No to lecimy dalej 😉
I jeszcze:
Taka szybka i bardzo dla mnie ważna akcja. Poproszę więc o Wasze wybory! No i o komentarze, jeżeli chcielibyście coś dodać, o coś zapytać etc.
Jak tak patrzę na dotychczasowe wyniki ankiety to po mojemu wygrywa konserwatyzm. Tak w temacie wszędobylskich nowości, co to je konsumenci tak ponoć lubią 😀
Oczywiście głosy oddane.
Ciekawe, że większość woli całe notki na głównej. Przecież to jest nieczytelne! Amaktor mowi nie 😉
Viv – bo i ten kąt blogosfery jest wg mnie megakonserwatywny. Nowinki chwytamy wtedy, gdy część innych blogerów już o nich dawno zapomniała! 🙂 Dzięki!
Amaktor – jak widać, różnica jest dosyć spora, więc będę miała zagwozdkę!
Ach jak ja lubię wprowadzać niepewność! 🙂
Też nie przepadam za całymi notkami na głównej, ale w sumie jakby takie były to i tak rzadko jestem na głównej bo mnie przekierowuje od razu do konkretnej notki 😀
Tak czy siak zagłosowałam, mam nadzieję że w czymś to pomoże 😀
Całe notki na głównej to całe notki w czytniku rss, tak mi wygodniej.
Ewka – to masz tak, jak i ja. Najczęściej wchodzę z blogrolli i RSS-a.
Agnes – chyba, że ustawię tylko urywki na czytnik 😉 To ciągle doradzają a propos walczenia z robotami zaciągającymi treść z innych blogów.

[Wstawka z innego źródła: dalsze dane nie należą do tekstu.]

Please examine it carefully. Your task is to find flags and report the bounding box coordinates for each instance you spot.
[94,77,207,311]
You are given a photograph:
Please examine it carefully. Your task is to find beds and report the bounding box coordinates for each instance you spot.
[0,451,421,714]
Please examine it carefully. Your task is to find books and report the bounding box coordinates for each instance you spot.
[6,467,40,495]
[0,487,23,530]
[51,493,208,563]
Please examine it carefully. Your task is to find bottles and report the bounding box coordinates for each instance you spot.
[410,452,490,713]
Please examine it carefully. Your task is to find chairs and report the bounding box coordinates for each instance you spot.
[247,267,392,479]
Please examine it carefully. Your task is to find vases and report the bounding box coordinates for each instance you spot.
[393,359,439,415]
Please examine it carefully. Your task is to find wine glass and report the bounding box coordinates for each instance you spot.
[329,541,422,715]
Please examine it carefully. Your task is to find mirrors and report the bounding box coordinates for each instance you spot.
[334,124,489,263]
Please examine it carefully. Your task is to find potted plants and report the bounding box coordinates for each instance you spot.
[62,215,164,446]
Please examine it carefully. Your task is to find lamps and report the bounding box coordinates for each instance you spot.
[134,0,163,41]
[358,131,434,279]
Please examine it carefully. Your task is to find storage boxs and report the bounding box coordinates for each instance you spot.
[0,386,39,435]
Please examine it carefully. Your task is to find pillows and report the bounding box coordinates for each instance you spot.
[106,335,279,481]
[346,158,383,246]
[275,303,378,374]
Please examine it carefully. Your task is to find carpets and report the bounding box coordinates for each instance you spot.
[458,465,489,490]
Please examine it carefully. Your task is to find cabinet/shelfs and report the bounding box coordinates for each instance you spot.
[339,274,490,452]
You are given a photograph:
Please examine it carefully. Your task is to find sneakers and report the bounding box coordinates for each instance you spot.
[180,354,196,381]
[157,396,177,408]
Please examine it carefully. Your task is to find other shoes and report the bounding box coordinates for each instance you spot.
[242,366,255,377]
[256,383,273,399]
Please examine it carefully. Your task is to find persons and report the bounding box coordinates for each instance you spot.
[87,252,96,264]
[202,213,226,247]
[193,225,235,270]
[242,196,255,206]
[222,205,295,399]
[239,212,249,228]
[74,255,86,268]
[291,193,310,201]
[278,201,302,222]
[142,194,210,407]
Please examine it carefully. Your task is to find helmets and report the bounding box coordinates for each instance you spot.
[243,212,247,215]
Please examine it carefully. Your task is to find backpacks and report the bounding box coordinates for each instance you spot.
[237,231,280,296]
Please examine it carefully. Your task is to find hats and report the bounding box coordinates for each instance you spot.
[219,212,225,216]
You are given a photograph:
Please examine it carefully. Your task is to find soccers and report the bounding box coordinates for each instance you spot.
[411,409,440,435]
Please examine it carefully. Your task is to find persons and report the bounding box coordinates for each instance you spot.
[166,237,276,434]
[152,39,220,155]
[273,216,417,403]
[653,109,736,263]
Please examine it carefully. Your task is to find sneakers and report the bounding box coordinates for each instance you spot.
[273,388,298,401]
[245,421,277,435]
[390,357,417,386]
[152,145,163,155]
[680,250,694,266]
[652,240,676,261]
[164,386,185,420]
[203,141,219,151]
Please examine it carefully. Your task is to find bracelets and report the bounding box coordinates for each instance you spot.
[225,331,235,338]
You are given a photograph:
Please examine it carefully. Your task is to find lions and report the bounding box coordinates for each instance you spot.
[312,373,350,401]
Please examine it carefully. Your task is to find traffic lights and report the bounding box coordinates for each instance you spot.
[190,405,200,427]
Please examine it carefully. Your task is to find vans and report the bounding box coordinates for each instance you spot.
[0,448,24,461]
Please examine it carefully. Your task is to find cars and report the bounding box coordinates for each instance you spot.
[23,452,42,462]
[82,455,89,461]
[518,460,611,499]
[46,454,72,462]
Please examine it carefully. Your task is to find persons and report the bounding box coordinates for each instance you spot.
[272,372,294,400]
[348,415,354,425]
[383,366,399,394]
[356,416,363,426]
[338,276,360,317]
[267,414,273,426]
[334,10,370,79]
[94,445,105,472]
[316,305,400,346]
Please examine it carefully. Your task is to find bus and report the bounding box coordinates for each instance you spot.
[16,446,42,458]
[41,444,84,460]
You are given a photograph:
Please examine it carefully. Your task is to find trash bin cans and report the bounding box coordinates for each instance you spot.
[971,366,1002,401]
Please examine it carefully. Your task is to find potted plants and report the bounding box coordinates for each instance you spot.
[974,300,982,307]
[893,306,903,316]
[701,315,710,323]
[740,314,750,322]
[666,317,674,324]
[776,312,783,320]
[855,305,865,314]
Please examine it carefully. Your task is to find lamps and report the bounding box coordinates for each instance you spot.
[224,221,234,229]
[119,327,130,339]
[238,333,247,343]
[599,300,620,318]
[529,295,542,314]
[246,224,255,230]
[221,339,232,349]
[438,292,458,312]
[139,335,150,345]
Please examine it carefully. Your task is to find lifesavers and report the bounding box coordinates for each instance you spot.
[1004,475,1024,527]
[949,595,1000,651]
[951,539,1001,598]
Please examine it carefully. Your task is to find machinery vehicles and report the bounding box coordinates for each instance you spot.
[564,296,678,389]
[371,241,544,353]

Kiedyś zdecydowanie byłam przeciwniczką opcji „czytaj dalej”. Nawet dosyć ostro wyrażałam na ten temat swoje zdanie na starym Carpelibrosie. Przede wszystkim wiązało się to z tym, że na wielu blogach widziałam tę opcję na gotowych szablonach, które ucinały notki automatycznie w dziwnych miejscach, zniekształcały zdjęcia i grafiki, a do tego nie uwzględniały takich znaczników jak np. ‚blockquote’. Po paru latach wprowadziłam tę opcję u siebie, ale z pomysłem – znacznik ‚czytaj dalej’ nie zlewa się z tekstem, notkę dzielę w miejscu, w którym mam życzenie, nic się nie zniekształca. I jestem bardzo zadowolona, bo blog wygląda o wiele bardziej przejrzyście i czytelnie. Zauważyłam też, że jeśli na odwiedzanym blogu scroll ciągnie się w nieskończoność, a jedna notka zlewa się w drugą – zwyczajnie albo czytam tylko pierwszą, albo wychodzę…
Kreatywa – to ciągle drażliwy temat w tym zakątku blogosfery. Jak widać różnica jest dosyć spora, a ja i tak zagwozdkę mam dalej. Bo z jednej strony zgadzam się z tym, co piszesz, z drugiej chciałabym, by większość wybrała. A z trzeciej i tak większość wchodzi po linkach do najnowszej notki, a rzadko kiedy potem szpera dalej. Przynajmniej takie mam wrażenie (nie wiem, ja prawie nigdy nie szperam zbyt długo, chyba że sprawdzam jakiś blog „zawodowo”).